The true king of poetry? who are they to you

  • mark swaggerty
    16 years ago

    I was thinking of the poets that really made me think and the ones that made me feel. share your favs of both.

  • mark swaggerty
    16 years ago

    The first poet i truely related with was William Ernest Henley, i was forced to read "Invictus" in school. Henley opened my eyes to emotional writing, so i say he made me feel. The poet that makes me think isnt really a poet at all but still the best, Marcus Aurelius. his words are deep and true. his book is called "The Emperor's Handbook" althogh blasted by critics has is still revered for his poems by poets. his is a writer's writer.

  • mark swaggerty
    16 years ago

    Before now i havent heard of him so i looked him up. thanks for the insight.

  • Goodbye
    16 years ago

    Fallen Mod: I agree with you 100%. I prefer Hafez over every other poet. He is amazing.
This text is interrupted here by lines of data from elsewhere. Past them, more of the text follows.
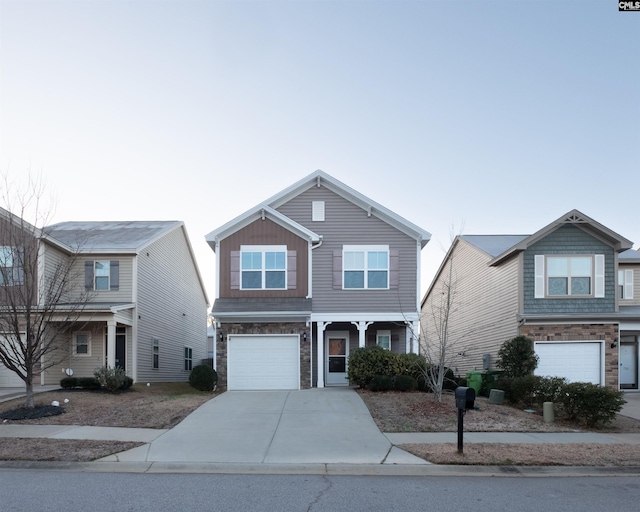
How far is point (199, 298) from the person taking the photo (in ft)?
112

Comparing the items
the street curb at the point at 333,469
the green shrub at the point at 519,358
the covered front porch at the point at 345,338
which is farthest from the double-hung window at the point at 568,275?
the street curb at the point at 333,469

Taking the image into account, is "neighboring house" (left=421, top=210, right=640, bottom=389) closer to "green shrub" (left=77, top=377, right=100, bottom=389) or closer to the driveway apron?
the driveway apron

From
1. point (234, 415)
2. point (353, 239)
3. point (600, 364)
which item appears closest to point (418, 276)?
point (353, 239)

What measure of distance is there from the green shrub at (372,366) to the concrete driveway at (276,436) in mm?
1855

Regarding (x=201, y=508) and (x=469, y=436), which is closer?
(x=201, y=508)

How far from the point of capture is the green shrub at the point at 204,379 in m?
19.4

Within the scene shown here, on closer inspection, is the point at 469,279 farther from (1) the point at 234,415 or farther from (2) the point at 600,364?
(1) the point at 234,415

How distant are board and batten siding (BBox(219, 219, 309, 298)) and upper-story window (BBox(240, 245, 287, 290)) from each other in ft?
0.59

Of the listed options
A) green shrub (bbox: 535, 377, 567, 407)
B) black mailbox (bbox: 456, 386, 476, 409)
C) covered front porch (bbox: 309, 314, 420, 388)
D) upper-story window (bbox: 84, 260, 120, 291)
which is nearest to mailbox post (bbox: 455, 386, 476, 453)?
black mailbox (bbox: 456, 386, 476, 409)

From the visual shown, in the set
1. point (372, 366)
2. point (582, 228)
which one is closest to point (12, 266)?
point (372, 366)

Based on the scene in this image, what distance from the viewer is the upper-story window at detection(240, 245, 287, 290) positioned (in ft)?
68.6

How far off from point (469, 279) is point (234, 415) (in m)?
16.3

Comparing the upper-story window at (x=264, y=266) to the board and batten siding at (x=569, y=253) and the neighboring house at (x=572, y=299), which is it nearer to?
the neighboring house at (x=572, y=299)

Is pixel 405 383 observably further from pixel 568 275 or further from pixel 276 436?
pixel 568 275
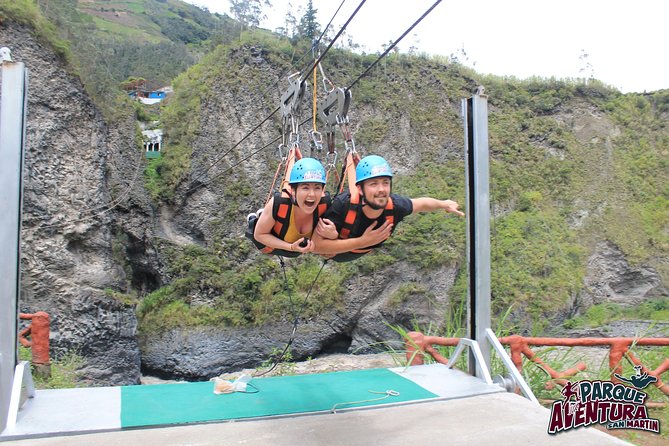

    My other favourite is Rumi. He has very nice poems. :)

    PS: I love sufi poets. Sufism rocks! :D

  • mark swaggerty
    16 years ago

    Oh yes please feel free to share your favorite female poets aswell.

  • NinjaGirl
    16 years ago

    I like Emily Dickinson. her writes inspired me a lot with my earlier poetry

  • Bill Turner
    16 years ago

    The Big Bukowski: http://en.wikiquote.org/wiki/Charles_Bukowski

  • mark swaggerty
    16 years ago

    I didn't mean a universal king of poetry, i mean the ones you first followed or imulated to even begain writing.

  • adriaan
    16 years ago

    I never did follow any so-called "king". I just put my mind on paper.

  • Moose
    16 years ago

    The guy who put the POE in POEtry ;)

    Im gonna guess you guys can figure that one out =p

    A Dream Within a Dream

    Take this kiss upon the brow!
    And, in parting from you now,
    Thus much let me avow-
    You are not wrong, who deem
    That my days have been a dream;
    Yet if hope has flown away
    In a night, or in a day,
    In a vision, or in none,
    Is it therefore the less gone?
    All that we see or seem
    Is but a dream within a dream.

    I stand amid the roar
    Of a surf-tormented shore,
    And I hold within my hand
    Grains of the golden sand-
    How few! yet how they creep
    Through my fingers to the deep,
    While I weep- while I weep!
    O God! can I not grasp
    Them with a tighter clasp?
    O God! can I not save
    One from the pitiless wave?
    Is all that we see or seem
    But a dream within a dream?

    My fav poem of his. A deep thought that many of us think about various times in our lives.

    Edgar Allan Poe is by far the king of poets in my perspective.

  • Moose
    16 years ago

    Well thank ya very much =p

  • Cindy
    16 years ago

    Love your choices Alfred...you got me reading Hafiz and Rumi...I love the works of Elizabeth Barrett Browning...one of my favorites is.......

    VI
    Go from me. Yet I feel that I shall stand
    Henceforth in thy shadow. Nevermore
    Alone upon the threshold of my door
    Of individual life, I shall command
    The uses of my soul, nor lift my hand
    Serenely in the sunshine as before,
    Without the sense of that which I forbore--
    Thy touch upon the palm. The widest land
    Doom takes to part us, leaves thy heart in mine
    With pulses that beat double. What I do
    And what I dream include thee, as the wine
    Must taste of its own grapes. And when I sue
    God for myself, He hears that name of thine,
    And sees within my eyes the tears of two.

    Then the great works of Neruda....his love poems are some of the best.

    Sonnet VIII

    If your eyes were not the color of the moon, of a day full of clay, and work, and fire, if even held-in you did not move in agile grace like the air, if you were not an amber week, not the yellow moment when autumn climbs up through the vines; if you were not that bread the fragrant moon kneads, sprinkling its flour across the sky, oh, my dearest, I could not love you so! But when I hold you I hold everything that is -- sand, time, the tree of the rain, everything is alive so that I can be alive: without moving I can see it all: in your life I see everything that lives.

    Sonnet XVII

    I do not love you as if you were salt-rose, or topaz, or the arrow of carnations the fire shoots off. I love you as certain dark things are to be loved, in secret, between the shadow and the soul. I love you as the plant that never blooms but carries in itself the light of hidden flowers; thanks to your love a certain solid fragrance, risen from the earth, lives darkly in my body. I love you without knowing how, or when, or from where. I love you straightforwardly, without complexities or pride; so I love you because I know no other way than this: where I does not exist, nor you, so close that your hand on my chest is my hand, so close that your eyes close as I fall asleep.